- Ratanpur Bara Location in Uttar Pradesh, India
- Coordinates: 27°11′34″N 79°08′30″E﻿ / ﻿27.19267°N 79.14157°E
- Country: India
- State: Uttar Pradesh
- District: Mainpuri
- Tehsil: Bhongaon

Area
- • Total: 3.48 km^{2} (1.34 sq mi)

Population (2011)
- • Total: 2,473
- • Density: 711/km^{2} (1,840/sq mi)
- Time zone: UTC+5:30 (IST)

= Ratanpur Bara =

Village in Uttar Pradesh, India

Ratanpur Bara is a village in Jagir block of Mainpuri district, Uttar Pradesh. As of 2011, it had a total population of 2,473, in 429 households.

== Demographics ==
As of 2011, Ratanpur Bara had a population of 2,473, in 429 households. This population was 53.9% male (1,333) and 46.1% female (1,140). The 0-6 age group numbered 412 (228 male and 184 female), or 16.7% of the total population. 1,226 residents were members of Scheduled Castes, or 49.6% of the total.

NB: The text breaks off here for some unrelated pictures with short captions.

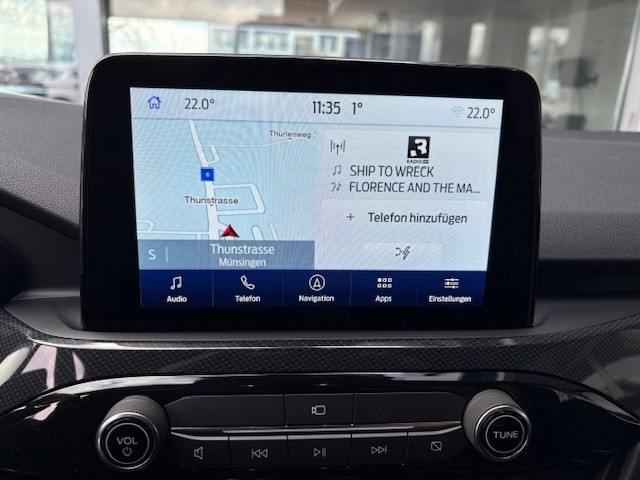 FORD Kuga 2.5 FHEV ST-Line X 4WD-image-18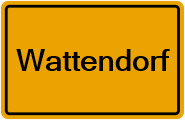 Katasteramt und Vermessungsamt Wattendorf Bamberg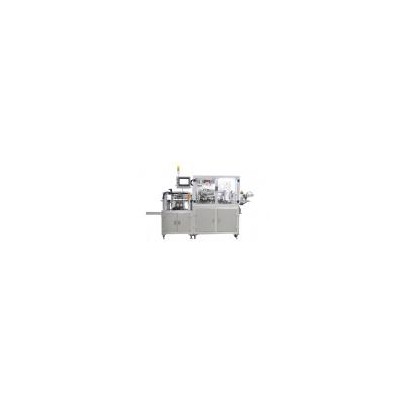 [新品] 聚合物电池多功能机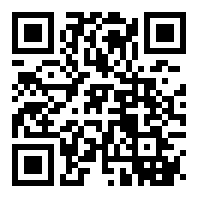 oa办公系统下载
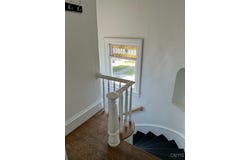 177 E 7th Street, Oswego, NY 13126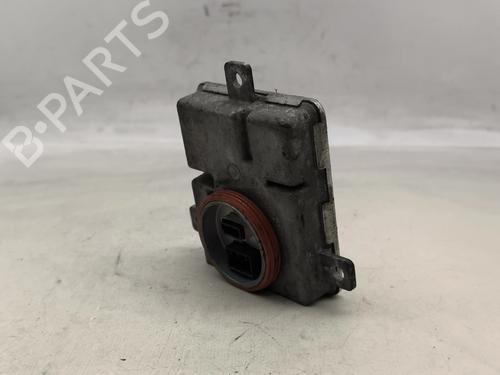Electronic module AUDI A4 B8 Avant (8K5) 2.0 TDI | BP35793278M83 - Image 6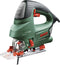 Bosch PST 900 PEL decoupeerzaag - op snoer - 620 Watt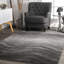 Abstract Area Rug-48939084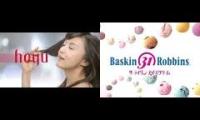 Thumbnail of kittyyokai903 vs LimmyJPCM: Sound Logo Overture Comparison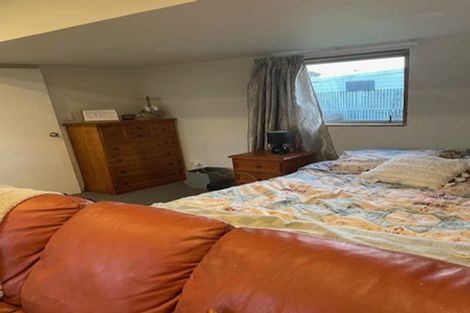 Photo of property in 10a Howe Street, Foxton, 4814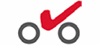 Viscaal Fahrzeuggroßhandel GmbH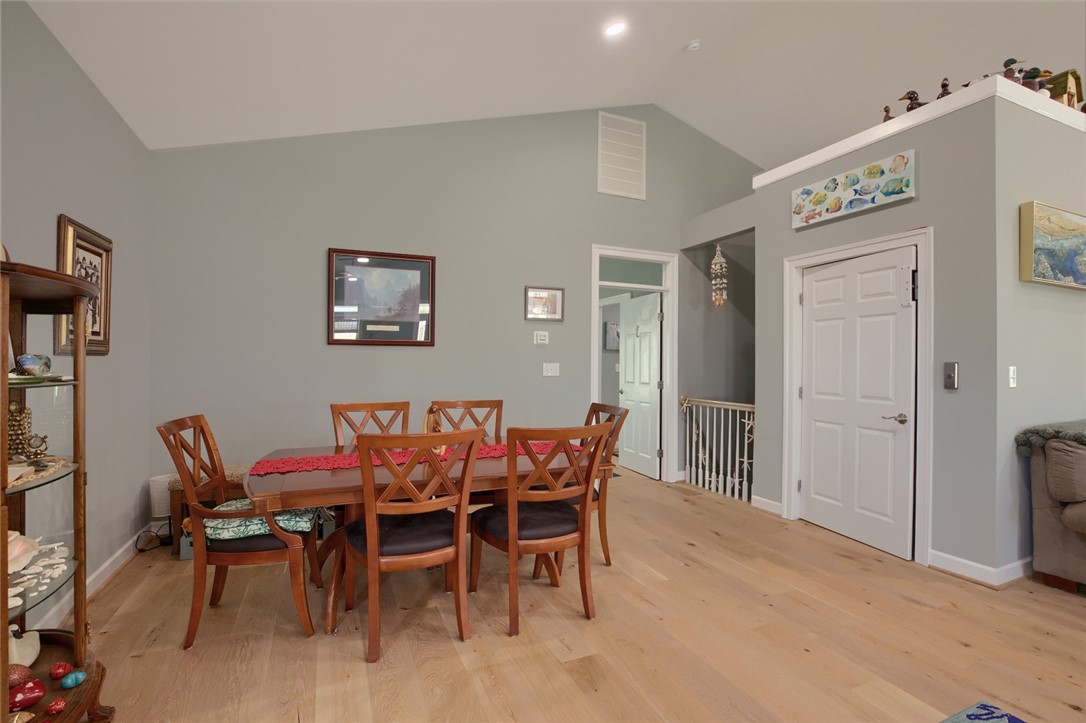 100 Pinetop Road Topping, VA 23169 - Photo 11 of 31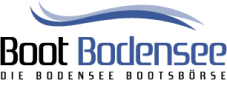 Boot Bodensee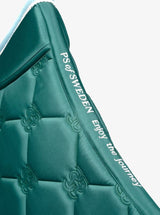 PS of Sweden SS25 Essence Jump Pad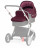 MOTHERCARE roam colour pack aubergine 751646 751646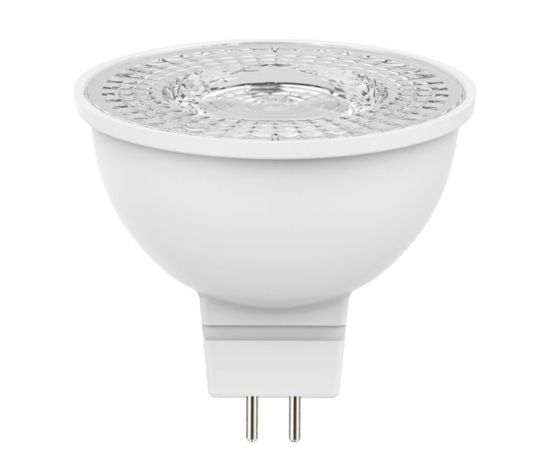 Лампа сменная светодиодная цветная Bridge PL20-Lamp Лампа сменная светодиодная цветная Bridge PL20-Lamp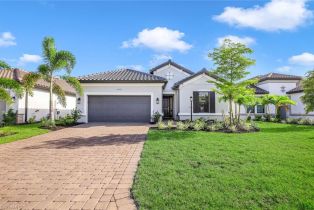 Single Family Residence, 11919 Noveli Ct
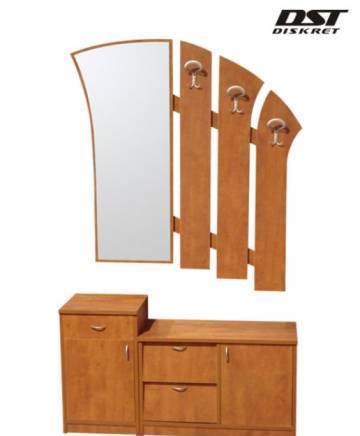 Доскрет ООД - град Ямбол | Мебели и обзавеждане - снимка 3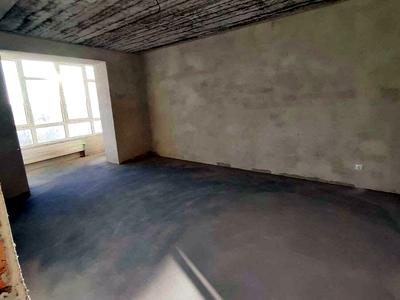 квартира по адресу Хмельницкий, Прокуровского Подполья ул., 110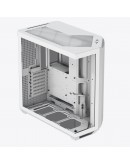 APNX кутия Case ATX -  V1 - White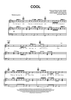 Cool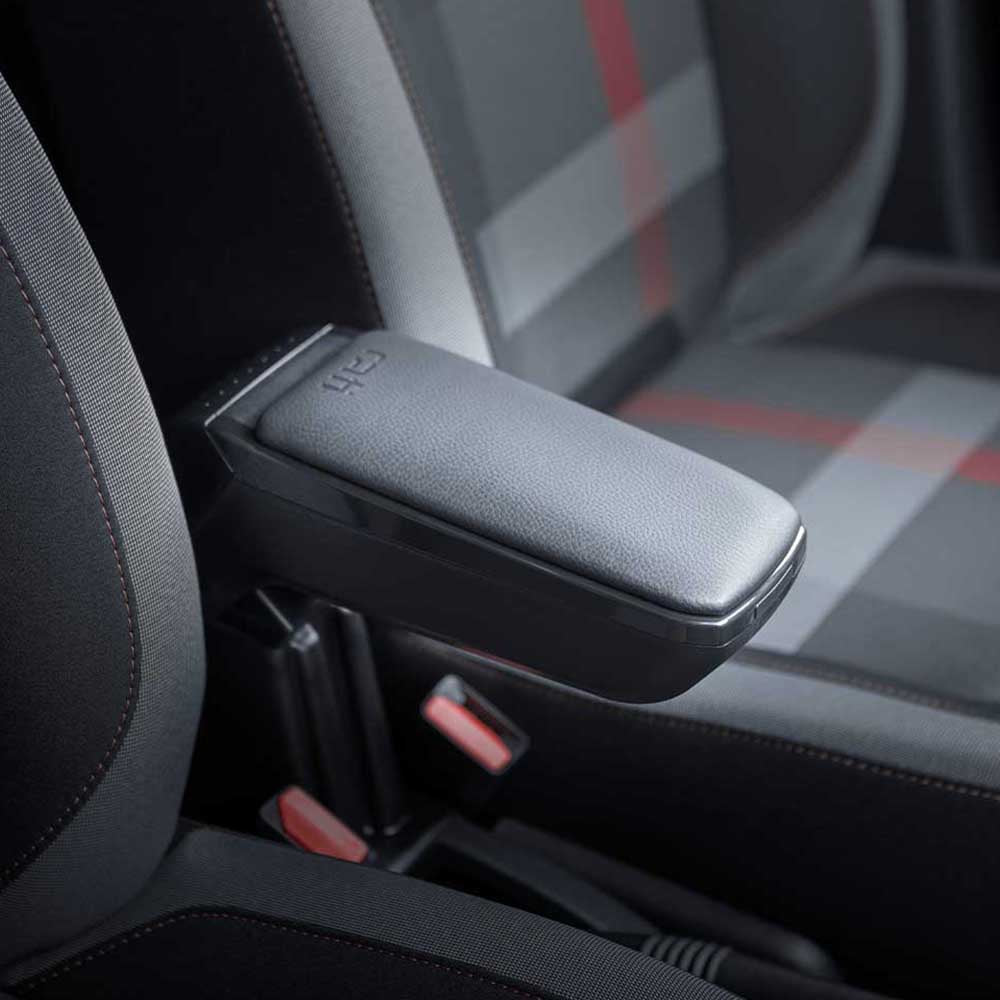 Ford Focus Armster kartámasz 2011-2014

The 1981 census recorded Ratanpur Bara as having a population of 1,648 people, in 279 households.

The 1961 census recorded Ratanpur Bara as comprising 5 hamlets, with a total population of 1,234 people (667 male and 567 female), in 211 households and 168 physical houses. The area of the village was given as 968 acres.

== Infrastructure ==
As of 2011, Ratanpur Bara had 1 primary school and 1 primary health centre. Drinking water was provided by hand pump; there were no public toilets. The village had a post office but no public library; there was at least some access to electricity for all purposes. Streets were made of both kachcha and pakka materials.